Monday, August 24, 2015

Go Set a Watchman

Go Set A Watchman
Harper Lee
Harper Collins Publishers
New York, New York
ISBN: 978-0-06-240985-0
2015
$ 27.99
280 pages

How does anyone write a sequel to a legend?  To Kill a Mockingbird won the Pulitzer Prize, the Presidential Medal of Freedom and numerous other literary awards.  So how do you write anything else?

To Kill a Mockingbird awoke the world to the truth the everyone in the South knew existed, but no one ever had put into words.

Go Set a Watchman continues the story with Scout returning to her home for a two-week vacation.    Now she is twenty-six.   How has she changed since she was eight?  Does she still wear overalls?

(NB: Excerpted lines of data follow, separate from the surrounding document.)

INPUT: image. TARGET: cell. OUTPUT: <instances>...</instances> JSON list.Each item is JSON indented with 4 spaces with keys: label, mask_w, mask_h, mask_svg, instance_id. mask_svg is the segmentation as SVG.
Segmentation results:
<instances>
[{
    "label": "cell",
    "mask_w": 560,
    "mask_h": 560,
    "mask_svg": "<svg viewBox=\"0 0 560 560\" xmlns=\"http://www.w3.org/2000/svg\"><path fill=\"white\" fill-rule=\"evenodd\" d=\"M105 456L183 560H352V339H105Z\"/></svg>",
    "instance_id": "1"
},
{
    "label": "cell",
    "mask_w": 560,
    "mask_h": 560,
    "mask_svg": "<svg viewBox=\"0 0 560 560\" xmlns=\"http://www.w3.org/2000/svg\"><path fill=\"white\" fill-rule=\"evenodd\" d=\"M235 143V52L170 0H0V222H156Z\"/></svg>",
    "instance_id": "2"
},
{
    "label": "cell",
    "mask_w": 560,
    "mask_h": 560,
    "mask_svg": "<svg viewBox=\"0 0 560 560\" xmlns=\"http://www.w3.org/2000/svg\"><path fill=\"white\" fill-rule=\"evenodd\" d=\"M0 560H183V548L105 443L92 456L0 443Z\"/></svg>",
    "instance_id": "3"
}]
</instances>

To be fair to all the hype and criticism of this book, I decided to reread To Kill a Mockingbird.   It is amazing how much I enjoyed the book since reading it back in junior high.   I also question how much I probably did not understand in the book from a teenager's perspective. I strongly felt I needed to read two books to see if I also questioned whether Harper Lee actually wrote both books.

What is disturbing is what Go Set a Watchman is missing.   Very little is given as to Scout's life in New York City.  Doesn't the reader want to know how she lives there, how she works, who are her friends, and many other questions?

Also To Kill a Mockingbird obviously went through a long editing process.   Few books today are given that attention which can turn a book into greatness.

The story continues while missing some major characters from the first book.  It takes a while to reveal why they are not in the story.  I really missed these supporting characters and unfortunately no one replaced them.  Harper Lee loved her characters in the first book.  In this one, the love is not there.

Go Set a Watchman has flashbacks of incidents that happened supposedly in Mockingbird
and during Scout's other school experiences.  This feels like snippets just to fill the space.  The relevance to the story is not a continual line but jumping between the present and the past. These flashbacks greatly enrich Go Set a Watchman.  The problem is that these memories although significant change the tempo in reading due to their significance.

The sequel has the same number of pages but close to half the words.  Larger print was utilized to make the book as a physical duplicate of the first book.  

The book feels as if someone combined possible story events into this book without the love of the characters.   However, the does change in the last third of the book.  When Uncle Jack is explaining the Civil War to Scout, there is no question in my mind that this voice is Harper Lee.  The frankness, truthfulness, and awareness of the Southern culture changes dramatically in this section.  This is someone who truly understands the South.

As a mixed-child with a mother from the South and a Yankee father, I loved her vision of the South.
The book was worth reading just for those five pages.   That is the exquisite writing I expect from Harper Lee.

Would I buy the book again? No.  Will I buy any future finds of Harper Lee's?  Probably not.